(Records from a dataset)
## BEGIN

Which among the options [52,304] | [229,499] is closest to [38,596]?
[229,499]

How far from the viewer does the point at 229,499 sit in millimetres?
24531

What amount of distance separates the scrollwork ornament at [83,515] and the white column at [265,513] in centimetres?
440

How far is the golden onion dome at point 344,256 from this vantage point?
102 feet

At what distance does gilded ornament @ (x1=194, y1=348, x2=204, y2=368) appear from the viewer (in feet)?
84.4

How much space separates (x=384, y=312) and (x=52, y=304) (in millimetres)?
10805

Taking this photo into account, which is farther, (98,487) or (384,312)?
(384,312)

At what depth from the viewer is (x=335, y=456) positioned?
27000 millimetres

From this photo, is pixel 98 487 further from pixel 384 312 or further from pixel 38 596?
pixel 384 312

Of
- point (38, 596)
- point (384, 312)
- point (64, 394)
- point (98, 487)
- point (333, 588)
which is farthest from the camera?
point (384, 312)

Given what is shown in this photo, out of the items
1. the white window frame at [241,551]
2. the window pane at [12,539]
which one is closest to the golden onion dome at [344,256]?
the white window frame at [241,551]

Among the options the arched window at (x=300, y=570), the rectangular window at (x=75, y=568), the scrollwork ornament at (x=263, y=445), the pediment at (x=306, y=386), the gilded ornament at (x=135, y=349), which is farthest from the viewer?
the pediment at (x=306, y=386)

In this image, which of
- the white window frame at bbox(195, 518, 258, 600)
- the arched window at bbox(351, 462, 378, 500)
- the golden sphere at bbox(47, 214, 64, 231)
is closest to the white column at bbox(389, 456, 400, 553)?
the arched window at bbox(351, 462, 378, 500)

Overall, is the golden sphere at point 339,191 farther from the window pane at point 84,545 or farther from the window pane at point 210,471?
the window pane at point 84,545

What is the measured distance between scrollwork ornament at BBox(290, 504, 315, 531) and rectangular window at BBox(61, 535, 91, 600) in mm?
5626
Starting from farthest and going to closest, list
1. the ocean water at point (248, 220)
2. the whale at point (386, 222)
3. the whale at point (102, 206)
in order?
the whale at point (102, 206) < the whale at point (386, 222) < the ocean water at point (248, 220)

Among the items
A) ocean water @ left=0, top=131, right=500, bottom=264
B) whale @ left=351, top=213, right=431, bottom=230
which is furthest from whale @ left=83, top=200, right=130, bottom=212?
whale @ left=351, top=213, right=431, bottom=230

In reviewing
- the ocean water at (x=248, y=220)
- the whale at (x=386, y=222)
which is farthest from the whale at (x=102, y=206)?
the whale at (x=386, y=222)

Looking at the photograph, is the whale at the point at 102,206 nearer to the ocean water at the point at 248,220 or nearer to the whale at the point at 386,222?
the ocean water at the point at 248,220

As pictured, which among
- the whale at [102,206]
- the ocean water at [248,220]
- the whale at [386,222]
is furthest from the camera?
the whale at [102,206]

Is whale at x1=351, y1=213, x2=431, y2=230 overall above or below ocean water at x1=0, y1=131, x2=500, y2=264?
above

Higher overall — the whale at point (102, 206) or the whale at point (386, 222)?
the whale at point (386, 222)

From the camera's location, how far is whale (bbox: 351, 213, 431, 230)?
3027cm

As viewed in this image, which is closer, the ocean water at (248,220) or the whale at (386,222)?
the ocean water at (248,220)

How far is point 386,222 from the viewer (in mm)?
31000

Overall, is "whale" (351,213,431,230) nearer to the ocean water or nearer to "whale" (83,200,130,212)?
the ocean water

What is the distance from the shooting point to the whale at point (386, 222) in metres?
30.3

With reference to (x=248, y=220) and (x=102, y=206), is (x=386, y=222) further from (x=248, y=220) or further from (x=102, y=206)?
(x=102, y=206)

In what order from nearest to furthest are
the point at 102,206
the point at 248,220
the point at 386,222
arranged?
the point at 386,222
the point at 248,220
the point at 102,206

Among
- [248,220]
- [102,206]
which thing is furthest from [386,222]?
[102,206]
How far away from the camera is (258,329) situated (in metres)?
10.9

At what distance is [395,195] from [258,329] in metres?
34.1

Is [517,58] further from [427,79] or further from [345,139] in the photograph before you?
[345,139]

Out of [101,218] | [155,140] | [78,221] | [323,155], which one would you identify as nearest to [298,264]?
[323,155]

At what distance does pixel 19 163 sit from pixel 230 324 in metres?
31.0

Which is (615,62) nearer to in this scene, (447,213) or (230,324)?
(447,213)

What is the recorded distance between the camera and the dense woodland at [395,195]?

## END

* **Work to do**: Return all of the entries word for word.

* **Expected answer**:
Which among the options [52,304] | [229,499] is closest to [38,596]?
[229,499]

How far from the viewer does the point at 229,499 sit in millimetres?
24531

What amount of distance separates the scrollwork ornament at [83,515] and the white column at [265,513] in centimetres?
440

How far is the golden onion dome at point 344,256 from this vantage point?
102 feet

At what distance does gilded ornament @ (x1=194, y1=348, x2=204, y2=368) appear from the viewer (in feet)?
84.4

How much space separates (x=384, y=312) and (x=52, y=304) (in millimetres)?
10805

Taking this photo into account, which is farther, (98,487) or (384,312)?
(384,312)

At what depth from the viewer is (x=335, y=456) positioned?
27000 millimetres

From this photo, is pixel 98 487 further from pixel 384 312 or further from pixel 38 596?
pixel 384 312

Of
- point (38, 596)
- point (384, 312)
- point (64, 394)
- point (98, 487)
- point (333, 588)
which is farthest from the camera?
point (384, 312)

Given what is shown in this photo, out of the items
1. the white window frame at [241,551]
2. the window pane at [12,539]
which one is closest to the golden onion dome at [344,256]?
the white window frame at [241,551]

Among the options the arched window at (x=300, y=570), the rectangular window at (x=75, y=568), the scrollwork ornament at (x=263, y=445), the pediment at (x=306, y=386), the gilded ornament at (x=135, y=349), which is farthest from the viewer?
the pediment at (x=306, y=386)

In this image, which of
- the white window frame at bbox(195, 518, 258, 600)
- the arched window at bbox(351, 462, 378, 500)
- the golden sphere at bbox(47, 214, 64, 231)
is closest to the white column at bbox(389, 456, 400, 553)?
the arched window at bbox(351, 462, 378, 500)

Overall, is the golden sphere at point 339,191 farther from the window pane at point 84,545 or farther from the window pane at point 210,471?
the window pane at point 84,545

What is the measured distance between scrollwork ornament at BBox(290, 504, 315, 531) and rectangular window at BBox(61, 535, 91, 600) in mm?
5626
Starting from farthest and going to closest, list
1. the ocean water at point (248, 220)
2. the whale at point (386, 222)
3. the whale at point (102, 206)
in order?
the whale at point (102, 206) < the whale at point (386, 222) < the ocean water at point (248, 220)

Among the items
A) ocean water @ left=0, top=131, right=500, bottom=264
B) whale @ left=351, top=213, right=431, bottom=230
which is furthest from whale @ left=83, top=200, right=130, bottom=212?
whale @ left=351, top=213, right=431, bottom=230

In reviewing
- the ocean water at (x=248, y=220)
- the whale at (x=386, y=222)
which is farthest from the whale at (x=102, y=206)?
the whale at (x=386, y=222)

Looking at the photograph, is the whale at the point at 102,206 nearer to the ocean water at the point at 248,220 or nearer to the whale at the point at 386,222?
the ocean water at the point at 248,220

As pictured, which among
- the whale at [102,206]
- the ocean water at [248,220]
- the whale at [386,222]
is furthest from the camera?
the whale at [102,206]

Is whale at x1=351, y1=213, x2=431, y2=230 overall above or below ocean water at x1=0, y1=131, x2=500, y2=264?
above

Higher overall — the whale at point (102, 206) or the whale at point (386, 222)?
the whale at point (386, 222)

From the camera's location, how far is whale (bbox: 351, 213, 431, 230)?
3027cm

As viewed in this image, which is closer, the ocean water at (248,220) or the whale at (386,222)?
the ocean water at (248,220)

How far is point 386,222 from the viewer (in mm)?
31000

Overall, is "whale" (351,213,431,230) nearer to the ocean water or nearer to "whale" (83,200,130,212)?
the ocean water

What is the distance from the shooting point to the whale at point (386, 222) in metres?
30.3

With reference to (x=248, y=220) and (x=102, y=206), is (x=386, y=222) further from (x=248, y=220) or further from (x=102, y=206)?
(x=102, y=206)

In what order from nearest to furthest are
the point at 102,206
the point at 248,220
the point at 386,222
arranged?
the point at 386,222
the point at 248,220
the point at 102,206

Among
- [248,220]
- [102,206]
which thing is furthest from [386,222]?
[102,206]
How far away from the camera is (258,329) situated (in metres)?
10.9

At what distance is [395,195] from [258,329] in metres?
34.1

Is [517,58] further from [427,79] or further from [345,139] in the photograph before you?
[345,139]

Out of [101,218] | [155,140] | [78,221] | [323,155], which one would you identify as nearest to [298,264]?
[323,155]

At what distance does pixel 19 163 sit from pixel 230 324 in metres?
31.0

Which is (615,62) nearer to in this scene, (447,213) or (230,324)?
(447,213)

What is the recorded distance between the camera and the dense woodland at [395,195]?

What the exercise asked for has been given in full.